Reproducibility Index

Notice: The reproducibility variables underlying each score are classified using an automated LLM-based pipeline, validated against a manually labeled dataset. LLM-based classification introduces uncertainty and potential bias; scores should be interpreted as estimates. Full accuracy metrics and methodology are described in Coakley et alK. L. Coakley, T. Snelleman, H. Hoos, and O. E. Gundersen, "The embrace of open science: An analysis of a decade of AI research and 56 800 conference papers," Under Review, 2026..
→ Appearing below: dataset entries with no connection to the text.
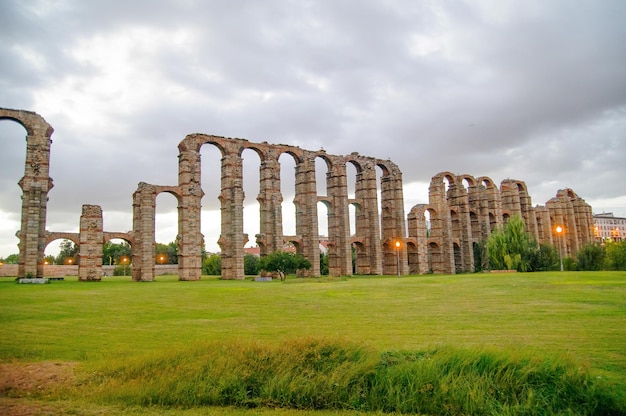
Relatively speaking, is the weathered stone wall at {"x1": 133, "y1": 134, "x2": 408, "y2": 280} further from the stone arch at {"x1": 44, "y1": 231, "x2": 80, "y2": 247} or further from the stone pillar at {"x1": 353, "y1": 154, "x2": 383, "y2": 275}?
the stone arch at {"x1": 44, "y1": 231, "x2": 80, "y2": 247}

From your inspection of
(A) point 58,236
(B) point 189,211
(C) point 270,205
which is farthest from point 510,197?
(A) point 58,236

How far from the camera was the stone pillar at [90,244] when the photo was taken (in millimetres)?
36344

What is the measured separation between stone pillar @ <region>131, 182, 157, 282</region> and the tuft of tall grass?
3289cm

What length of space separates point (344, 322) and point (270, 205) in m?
32.9

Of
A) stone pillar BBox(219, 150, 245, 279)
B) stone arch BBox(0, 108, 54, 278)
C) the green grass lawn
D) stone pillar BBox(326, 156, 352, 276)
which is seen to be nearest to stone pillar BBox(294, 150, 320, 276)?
stone pillar BBox(326, 156, 352, 276)

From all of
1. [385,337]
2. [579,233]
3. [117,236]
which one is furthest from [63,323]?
[579,233]

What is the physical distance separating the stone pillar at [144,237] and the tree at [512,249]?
33342mm

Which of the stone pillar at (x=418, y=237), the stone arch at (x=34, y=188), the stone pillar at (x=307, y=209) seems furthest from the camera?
the stone pillar at (x=418, y=237)

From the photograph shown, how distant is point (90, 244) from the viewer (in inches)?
1455

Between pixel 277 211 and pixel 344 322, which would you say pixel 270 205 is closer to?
pixel 277 211

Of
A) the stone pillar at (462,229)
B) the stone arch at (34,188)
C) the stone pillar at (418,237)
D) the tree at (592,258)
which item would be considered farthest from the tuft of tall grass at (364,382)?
A: the stone pillar at (462,229)

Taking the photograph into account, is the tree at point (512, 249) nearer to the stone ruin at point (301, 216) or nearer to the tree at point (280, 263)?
the stone ruin at point (301, 216)

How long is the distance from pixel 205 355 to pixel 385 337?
4.04 m

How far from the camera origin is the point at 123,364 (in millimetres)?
7070
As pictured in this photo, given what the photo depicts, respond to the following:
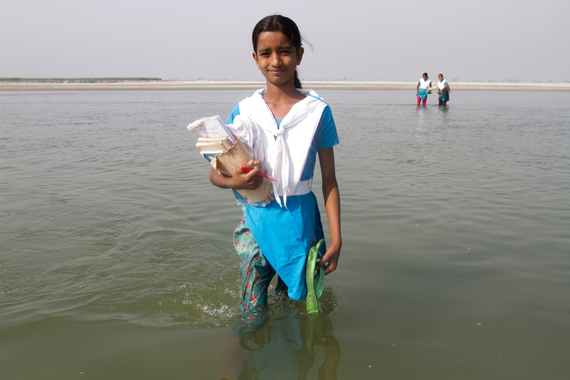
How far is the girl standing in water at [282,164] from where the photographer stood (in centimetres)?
225

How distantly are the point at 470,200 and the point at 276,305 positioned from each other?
3.44 m

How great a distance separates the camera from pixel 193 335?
2.76m

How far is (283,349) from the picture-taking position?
260cm

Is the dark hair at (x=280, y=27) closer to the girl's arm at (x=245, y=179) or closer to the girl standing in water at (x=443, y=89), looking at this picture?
the girl's arm at (x=245, y=179)

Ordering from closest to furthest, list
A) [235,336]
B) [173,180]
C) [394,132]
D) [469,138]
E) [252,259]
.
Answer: [252,259]
[235,336]
[173,180]
[469,138]
[394,132]

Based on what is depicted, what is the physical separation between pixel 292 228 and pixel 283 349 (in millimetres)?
743

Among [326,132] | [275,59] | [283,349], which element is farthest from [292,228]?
[275,59]

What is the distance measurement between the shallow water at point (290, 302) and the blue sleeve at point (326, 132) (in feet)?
3.84

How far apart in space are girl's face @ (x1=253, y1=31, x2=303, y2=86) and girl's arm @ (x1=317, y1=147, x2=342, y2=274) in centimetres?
43

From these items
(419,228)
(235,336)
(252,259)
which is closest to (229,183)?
(252,259)

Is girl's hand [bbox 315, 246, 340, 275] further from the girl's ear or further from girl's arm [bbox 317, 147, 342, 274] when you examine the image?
the girl's ear

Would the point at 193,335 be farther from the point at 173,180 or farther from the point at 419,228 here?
the point at 173,180

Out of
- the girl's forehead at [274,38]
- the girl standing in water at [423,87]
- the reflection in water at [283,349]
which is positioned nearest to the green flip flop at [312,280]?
the reflection in water at [283,349]

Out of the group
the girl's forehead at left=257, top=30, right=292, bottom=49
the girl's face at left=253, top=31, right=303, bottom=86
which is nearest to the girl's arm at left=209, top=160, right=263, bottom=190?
the girl's face at left=253, top=31, right=303, bottom=86
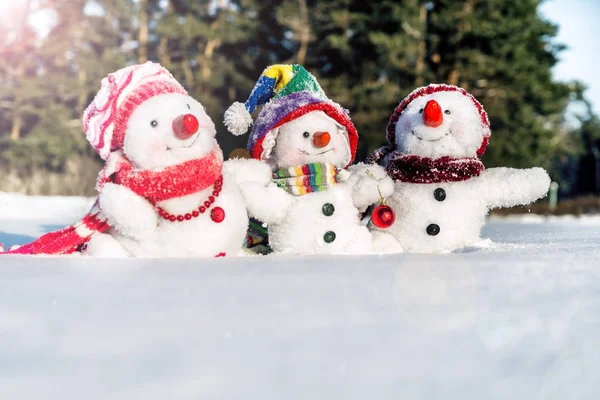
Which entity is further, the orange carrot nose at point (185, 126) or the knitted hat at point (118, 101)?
the knitted hat at point (118, 101)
Hyper-Modality Enhancement for Multimodal Sentiment Analysis with Missing Modalities

Authors: Yan Zhuang, Minhao Liu, Wei Bai, Yanru Zhang, Wei Li, Jiawen Deng, Fuji Ren

NeurIPS 2025 | Venue PDF | LLM Run Details

Reproducibility Variable	Result	LLM Response
Research Type	Experimental	Extensive experiments on three public benchmarks show that HME consistently outperforms state-of-the-art methods under various missing modality conditions, demonstrating its practicality in real-world MSA applications.
Researcher Affiliation	Academia	1University of Electronic Science and Technology of China 2Shenzhen Institute for Advanced Study, UESTC, 3Tsinghua University EMAIL, EMAIL EMAIL
Pseudocode	No	The paper describes the methodology in prose and mathematical equations but does not include any explicitly labeled pseudocode or algorithm blocks.
Open Source Code	No	The paper does not provide open access to the data and code.
Open Datasets	Yes	Datasets. Three widely-used datasets are adapted, named CMU-MOSI [38], CMU-MOSEI [39] and IEMOCAP [40].
Dataset Splits	Yes	The UR-FUNNY dataset contains 1,866 videos from 1,741 speakers, comprising 9,588 utterances. The data are divided into 7,614 training, 980 validation, and 994 test instances. The MUSt ARD dataset includes 690 videos, split into 539 training, 68 validation, and 68 test utterances.
Hardware Specification	Yes	All models are evaluated on an NVIDIA GTX 3090 GPU.
Software Dependencies	No	The paper mentions several tools used for feature extraction (e.g., BERT-base, MTCNN, Open Face, COVAREP) and discusses re-implementing baselines from their open-source codes, but it does not specify the software dependencies (e.g., Python, PyTorch/TensorFlow versions, or other libraries with version numbers) for their own HME implementation.
Experiment Setup	Yes	To ensure reliable training and prevent overfitting or underfitting, we train 100 epochs and apply early stopping with a patience of 10 epochs across all reproduced baseline models and HME. Specifically, training is terminated when the validation loss fails to improve for 10 consecutive epochs. [...] For the MOSI and MOSEI datasets, the default hyper-parameters under both settings are as follows: learning rate of 4e-5, batch size of 256, and VIB loss weight α = 1.0. The hidden dimension d for MOSI and MOSEI also differ across protocols. For MOSI, the fixed missing protocol uses a hidden dimension d of 96, while the random missing protocol uses 192. In the case of MOSEI, the hidden dimension d is set to 192 for both protocols. In contrast, for the IEMOCAP dataset, the default hyper-parameters are consistent across both missing protocols, with a learning rate of 1e-4, batch size of 24, VIB loss weight α = 0.5, and hidden dimension d = 30.